I dont share ur love of Billu, but I totally share, "I found all the characters in Side Streets rounded and complex; each one wriggled their way into my sympathies, even when they did foolish things"
so true
bawa said…
have to watch this one...
Anarchivist said…
I think you've had a revelation. Once I get my Rishi shrine up and running, the Church of Helen is next!
ajnabi said…
Oh my goodness, this looks really heartbreaking. I'm not sure I can handle it; I like Shashi eternally young in my head.
Anonymous said…
Ooooo this sounds like a sequel to Bombay Talkie (Shashi's character was "Vikram" there, too!) though an even more depressing one!

"Please, please tell me this performance was not autobiographical."

I thought both Shakespeare-Wallah and Bombay Talkie were fairly autobiographical (the former actually sounded like Shashi-Jennifer's love story!) and this sounds vaguely autobiographical, too - not the actual details but the idea of a former star coming to terms with the loss of his stardom. Sigh! Sounds like another movie that I need to see...

And I am all for a Helen High Priestess to swear upon - swearing upon the truth or laws of nature (we agnostics dont have much choice, do we?) just doesnt have the same ring to it!
Anonymous said…
I can hear Shashi wheezing clear over here.

Yes! pray to Helen! worship her!
Shweta - Yes! Let's talk about Shashi off-blog! :)

bawa - Yes! :)

Anarchavist - OMG you have a Rishi shrine? The Kapoor bio is making me hate him with a flaming passion! We must discuss!

ajnabi - It is, sort of, at least around Vikram's arc, but other parts of the movie are really happy at the end. As for Shashi aging, I've pretty much skipped from about 1983 to 1998, with the one brief stop at Commando in 1989 or so, so I haven't really seen him age as much as I have seen "before" and "after." Antarra's Ramblings has a good selection of Shashi-as-dad, Shashi-as-elder-police-officer, etc, should you want to go gently.

bollyviewer - You know, that's a really interesting idea. I hadn't thought of it as such, but the characters are sort of similar in their ego and conceit. If I had to have dinner with one of them, though, I'd probably pick this one, as he shows more self-awareness (and the willingness to act on it) and much more generosity and concern for others than BT Vikram. But of course BT Vikram is at his smokin' hot prime and has demonstrated willingness to love American women, so that would be hard to resist. Tough call!

One of the reasons Shakespeare-Wallah packs such a punch for me is its resonance with Kendal and Kapoor real lives (as well as my own, but that's another story).
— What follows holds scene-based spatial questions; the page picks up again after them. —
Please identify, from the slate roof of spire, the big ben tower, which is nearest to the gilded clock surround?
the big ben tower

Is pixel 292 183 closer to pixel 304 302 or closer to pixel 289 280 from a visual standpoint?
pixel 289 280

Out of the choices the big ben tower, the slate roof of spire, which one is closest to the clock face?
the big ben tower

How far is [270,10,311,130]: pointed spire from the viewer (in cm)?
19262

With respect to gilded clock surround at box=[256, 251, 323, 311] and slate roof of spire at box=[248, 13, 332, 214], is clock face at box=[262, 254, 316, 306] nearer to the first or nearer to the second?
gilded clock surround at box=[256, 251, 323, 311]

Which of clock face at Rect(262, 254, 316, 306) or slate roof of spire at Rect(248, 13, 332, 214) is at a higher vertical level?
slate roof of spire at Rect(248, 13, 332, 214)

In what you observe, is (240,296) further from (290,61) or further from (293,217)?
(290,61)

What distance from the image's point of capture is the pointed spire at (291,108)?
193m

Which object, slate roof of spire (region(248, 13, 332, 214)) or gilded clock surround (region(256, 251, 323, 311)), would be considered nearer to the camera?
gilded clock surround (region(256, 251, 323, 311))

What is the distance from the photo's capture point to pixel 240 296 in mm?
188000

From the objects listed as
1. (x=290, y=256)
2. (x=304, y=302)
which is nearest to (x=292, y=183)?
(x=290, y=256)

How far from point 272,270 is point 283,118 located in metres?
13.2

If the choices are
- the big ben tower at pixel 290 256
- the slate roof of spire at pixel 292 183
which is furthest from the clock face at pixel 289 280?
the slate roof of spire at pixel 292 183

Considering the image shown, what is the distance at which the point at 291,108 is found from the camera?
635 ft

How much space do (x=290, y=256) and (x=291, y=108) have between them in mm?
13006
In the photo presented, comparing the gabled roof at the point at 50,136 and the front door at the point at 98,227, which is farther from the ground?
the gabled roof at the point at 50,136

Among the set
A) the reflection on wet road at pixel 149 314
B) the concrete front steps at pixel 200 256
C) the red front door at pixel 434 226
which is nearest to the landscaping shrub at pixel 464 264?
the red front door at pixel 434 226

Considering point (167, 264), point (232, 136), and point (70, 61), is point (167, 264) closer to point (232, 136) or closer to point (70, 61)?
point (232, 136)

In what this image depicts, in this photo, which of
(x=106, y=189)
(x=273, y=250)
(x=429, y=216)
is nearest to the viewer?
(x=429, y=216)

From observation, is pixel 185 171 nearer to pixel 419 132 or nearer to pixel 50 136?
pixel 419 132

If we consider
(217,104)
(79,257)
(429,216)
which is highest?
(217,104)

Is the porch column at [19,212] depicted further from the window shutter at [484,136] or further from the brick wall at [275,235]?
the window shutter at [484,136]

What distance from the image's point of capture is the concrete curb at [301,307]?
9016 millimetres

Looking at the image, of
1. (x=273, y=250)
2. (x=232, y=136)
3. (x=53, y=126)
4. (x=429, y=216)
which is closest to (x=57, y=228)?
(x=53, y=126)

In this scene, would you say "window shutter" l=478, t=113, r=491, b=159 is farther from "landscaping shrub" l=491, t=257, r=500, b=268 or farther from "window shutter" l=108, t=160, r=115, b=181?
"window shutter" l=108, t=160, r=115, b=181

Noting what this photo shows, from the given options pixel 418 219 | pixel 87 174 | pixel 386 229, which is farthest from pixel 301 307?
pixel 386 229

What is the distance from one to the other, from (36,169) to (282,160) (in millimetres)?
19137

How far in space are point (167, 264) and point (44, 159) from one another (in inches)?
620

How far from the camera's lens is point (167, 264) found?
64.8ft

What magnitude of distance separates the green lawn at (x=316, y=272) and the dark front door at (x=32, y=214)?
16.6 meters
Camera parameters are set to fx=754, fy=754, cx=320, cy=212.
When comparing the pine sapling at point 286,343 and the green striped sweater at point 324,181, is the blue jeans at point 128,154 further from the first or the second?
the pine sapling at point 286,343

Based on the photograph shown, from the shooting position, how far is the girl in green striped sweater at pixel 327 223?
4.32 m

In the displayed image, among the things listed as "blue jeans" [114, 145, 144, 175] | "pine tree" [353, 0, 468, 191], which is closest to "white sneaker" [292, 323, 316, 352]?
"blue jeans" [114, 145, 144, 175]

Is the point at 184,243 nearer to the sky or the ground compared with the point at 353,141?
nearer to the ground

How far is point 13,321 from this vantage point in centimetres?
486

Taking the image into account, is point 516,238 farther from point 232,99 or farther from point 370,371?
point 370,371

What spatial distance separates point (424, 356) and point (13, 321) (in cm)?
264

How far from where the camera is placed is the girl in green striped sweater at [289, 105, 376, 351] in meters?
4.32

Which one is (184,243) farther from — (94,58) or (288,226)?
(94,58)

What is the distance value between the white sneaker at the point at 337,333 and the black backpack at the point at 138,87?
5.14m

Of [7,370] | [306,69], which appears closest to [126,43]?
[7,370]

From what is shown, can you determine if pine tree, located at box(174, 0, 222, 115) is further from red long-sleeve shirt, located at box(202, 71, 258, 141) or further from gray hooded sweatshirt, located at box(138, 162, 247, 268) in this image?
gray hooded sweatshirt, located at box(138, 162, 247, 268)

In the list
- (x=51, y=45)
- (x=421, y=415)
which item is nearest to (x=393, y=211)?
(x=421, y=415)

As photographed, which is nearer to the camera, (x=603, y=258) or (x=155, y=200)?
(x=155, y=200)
I do hope this one is only vaguely so - that is, as you say, an aging star coming to terms with his life - and not in the details. It's hard not to fear, though.

Helen is decidedly a more attractive - and emphatic-sounding - option for swearing (even though I would grudgingly choose science and nature over Helen for actual relevance and efficacy). Let it be so!

memsaab - Oddly I don't recall any wheezing - good sound editing, maybe? Or maybe my Shashi-blinders are aural too.
gebruss said…
Oi, how did I become expert on aging Shashi? Hmm, watching lots of movies from the relevant period might do it.

I don't think there is a going gently really, as he didn't age very gently. He goes from convincingly playing Shatrughan Sinha's younger brother to looking about ten years older than he actually is in the space of five years or so.
Although I am sick to death of meta, this is Shashi, and for Shashi, I can choke down yet more meta.

The official website - LOVE! I especially love the different snatches of music they play for each story's heroine, and the big pumping DIL! Gosh, did I design this site and not know it!?
Gebruss - Like many things, it's owed to your love of Govinda!

The only evidence I have seen of gentle aging is 1) Commando, in which he is heavy but otherwise not especially old-looking, as I recall, and 2) that great picture I unearthed of him with Dimple and Amitabh (surely during Ajooba).

Oh man, now I want to watch Ajooba.

PPCC - I can't imagine getting sick of meta! But I will take your word for it that such a thing can happen. Maybe I'll be full up after I finally get to see Luck by Chance, whenever that may be.

I too love the official website - and how it only uses the female characters in the icons! It's very well designed, especially considering the age of the film. I don't remember any other websites remotely that cool in 1998.